Document text
DETROIT – Ford Motor (F), General Motors (GM) and Hyundai reported U.S. sales drops last month, apparently dragging the industry to its sixth straight month of declining numbers as auto sales slow from last year's record pace.
Ford says its sales declined 5.1 percent, while GM was off 4.7 percent. Korean automaker Hyundai said its sales dropped 19.2 percent. Analysts are predicting an overall June drop of more than 2 percent when all the numbers come in on Monday, even though Toyota (TM), Nissan and Honda (HMC) each reported small sales gains.
If the industry's June sales fall as expected, sales for the first half of the year would be down for the first time since the financial crisis in 2009.
Some of this may be due to more wariness among consumers about making purchases of good in general. "Growth in real consumption of goods is running well below the pace of the past several years," said Steven Blitz, chief U.S. economist for TS Lombard Research Group, in a note to investors. That may stem from the uninspiring tempo of wage growth, which is ahead of last year but is still modest, he added.
Unease over the future has gripped the auto industry. In May,, Mark Fields, over questions about the company's prospects.
But Autotrader senior analyst Michelle Krebs said a small dip is not an indication of economic troubles since unemployment is low and consumer confidence remains high. She doesn't expect a recovery in the second half of the year, but also doesn't see a huge decline, predicting full-year sales from between 16.8 million and 17.3 million. That's below last year's record of 17.55 million.
"We think the second half could be a little bit stronger than the first half was," says Krebs, who expects this year still to be the fifth-best year on record. "We don't see any imbalances that suggest anything is going to collapse."
Krebs says sales should remain healthy even though credit is tightening slightly and automakers are cutting back on sweet lease deals. "We're down but not out," she said.
With few exceptions, U.S. buyers continued a trend they've been following for years. They're buying SUVs and trucks and shunning cars. Sales of Toyota's Camry, normally the top-selling non-pickup truck in the U.S., fell nearly 10 percent. But Ford's F-Series pickup, the top-selling vehicle in America, rose nearly 10 percent.
The shift is good news for companies that rely heavily on pickup trucks and SUVs such as Ford, GM and Fiat Chrysler (FCAU).
Mark LaNeve, Ford's vice president of sales, said even though Ford's retail sales to individual customers were down 1 percent in the first half of the year, its revenue will be up because of strong sales of loaded-out light duty and heavy-duty pickup trucks.
The shift won't be such good news for brands like Hyundai, which is heavily dependent on car sales. Sales of Hyundai's Elantra compact car, normally among the brand's top-selling vehicles, fell more than 40 percent to just over 13,000 cars. A year ago, Hyundai set a sales record for June.
Toyota reported a 2.1 percent sales increase led by the RAV4 compact SUV, which was up nearly 25 percent. Honda posted nearly a 1 percent gain and Nissan sales were up 2 percent. Volkswagen reported a 15 percent increase over June of 2016 when sales were depressed due to the company's diesel engine emissions-cheating scandal.

[Spatial grounding data]
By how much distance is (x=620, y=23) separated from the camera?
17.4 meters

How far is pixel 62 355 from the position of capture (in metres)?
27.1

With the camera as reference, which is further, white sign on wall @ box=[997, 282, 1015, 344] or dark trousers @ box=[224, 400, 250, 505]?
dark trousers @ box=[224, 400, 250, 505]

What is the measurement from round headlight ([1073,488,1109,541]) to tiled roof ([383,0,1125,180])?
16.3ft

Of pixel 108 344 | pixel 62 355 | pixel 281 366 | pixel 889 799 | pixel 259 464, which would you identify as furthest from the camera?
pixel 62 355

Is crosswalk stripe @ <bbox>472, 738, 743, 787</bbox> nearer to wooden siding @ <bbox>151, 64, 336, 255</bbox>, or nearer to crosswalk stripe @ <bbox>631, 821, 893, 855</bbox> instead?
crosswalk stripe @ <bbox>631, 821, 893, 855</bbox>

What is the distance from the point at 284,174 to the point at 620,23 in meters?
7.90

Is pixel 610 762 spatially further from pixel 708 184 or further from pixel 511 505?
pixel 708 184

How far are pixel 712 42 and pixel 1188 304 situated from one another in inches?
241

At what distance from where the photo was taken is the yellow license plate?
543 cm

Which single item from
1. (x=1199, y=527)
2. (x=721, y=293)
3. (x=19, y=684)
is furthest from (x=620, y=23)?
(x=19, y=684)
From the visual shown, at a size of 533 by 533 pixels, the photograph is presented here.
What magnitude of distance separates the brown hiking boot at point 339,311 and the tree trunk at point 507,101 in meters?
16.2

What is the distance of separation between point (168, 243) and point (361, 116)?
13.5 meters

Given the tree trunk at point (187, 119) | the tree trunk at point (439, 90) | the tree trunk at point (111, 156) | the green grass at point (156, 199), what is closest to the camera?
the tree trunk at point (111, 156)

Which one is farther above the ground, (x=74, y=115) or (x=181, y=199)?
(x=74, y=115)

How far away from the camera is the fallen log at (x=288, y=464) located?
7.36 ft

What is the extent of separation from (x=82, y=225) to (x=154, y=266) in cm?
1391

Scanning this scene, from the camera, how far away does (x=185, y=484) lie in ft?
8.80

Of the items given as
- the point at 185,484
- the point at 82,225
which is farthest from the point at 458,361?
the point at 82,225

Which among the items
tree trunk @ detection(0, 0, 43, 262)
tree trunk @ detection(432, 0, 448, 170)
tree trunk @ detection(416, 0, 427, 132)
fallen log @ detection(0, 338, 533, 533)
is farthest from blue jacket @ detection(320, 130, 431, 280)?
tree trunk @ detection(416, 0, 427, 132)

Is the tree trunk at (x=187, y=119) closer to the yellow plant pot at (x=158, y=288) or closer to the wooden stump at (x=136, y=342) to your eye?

Directions
1. Answer these questions from the auto sales article:
(a) By what percentage did Hyundai say its sales dropped?
(b) What was last year's record for full-year U.S. auto sales?
(c) Which Toyota vehicle led the company's sales increase, and by about how much did its sales rise?
2. Write out the part of the auto sales article that begins at the words "DETROIT – Ford" and stops after the words "year's record pace.".

Numbered answers
1.
(a) 19.2 percent
(b) 17.55 million
(c) The RAV4 compact SUV, up nearly 25 percent

2.
DETROIT – Ford Motor (F), General Motors (GM) and Hyundai reported U.S. sales drops last month, apparently dragging the industry to its sixth straight month of declining numbers as auto sales slow from last year's record pace.